If you live in an orphanage in Malaysia, you have to be grateful. The idea is that you live off charity, so you should be jolly well abasing yourself. This culture can make communication very difficult.
There are a bunch of us who pool our money to buy one of our local orphanages groceries, trips to the beach, plus a birthday cake and present for each kid.I was volunteered to be the buyer/organiser/accountant.
As the kids are so drilled into "be grateful", you get the answer, "anything, Auntie Ellen" when you ask them what they'd like for their birthday (they're the only people who are allowed to call me Auntie; more about that some other time).

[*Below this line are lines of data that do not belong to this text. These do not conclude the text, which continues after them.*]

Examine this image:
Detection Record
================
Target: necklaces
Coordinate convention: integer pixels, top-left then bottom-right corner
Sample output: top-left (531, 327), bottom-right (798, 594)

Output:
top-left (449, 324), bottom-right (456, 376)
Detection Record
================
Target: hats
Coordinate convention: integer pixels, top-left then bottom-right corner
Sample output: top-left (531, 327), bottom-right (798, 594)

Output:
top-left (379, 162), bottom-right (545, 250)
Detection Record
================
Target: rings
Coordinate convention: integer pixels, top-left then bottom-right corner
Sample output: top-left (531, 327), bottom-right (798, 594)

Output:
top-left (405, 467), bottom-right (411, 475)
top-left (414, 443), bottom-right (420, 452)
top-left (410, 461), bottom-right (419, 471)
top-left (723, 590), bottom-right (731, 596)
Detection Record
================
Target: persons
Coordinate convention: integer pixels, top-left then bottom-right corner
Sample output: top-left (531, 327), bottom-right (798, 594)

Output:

I tell them, "Don't be grateful please. It gives all of us at the Fun Club a lot of pleasure to see you happy, so it should be us who are grateful to you."
That's subversive talk to it gets me a grin.
Then I say, "And I'll be buggered if I go shopping for a pink top only to find out later your favourite colour is blue!"
That get's them laughing and then they open up a bit more but usually it's still pretty much like pulling teeth.
To my surprise today the two girls whose birthdays are coming up were quite happy to chat without being prompted. One wants a blouse, pink with short sleeves, and the other wants an adventure/mystery novel.
As we were talking, one of the new boys listing in whispered, "Ayoh so rude! Just say anything, lah!" to which the older girl replied, "I am not rude! This is polite mat salleh way!" (Mat salleh being an affectionate term for white people.)
Isn't that cute? I bet those two will be CEOs of multinational companies by the time they're 35. Plus, I've got them birthday presents they're going to adore.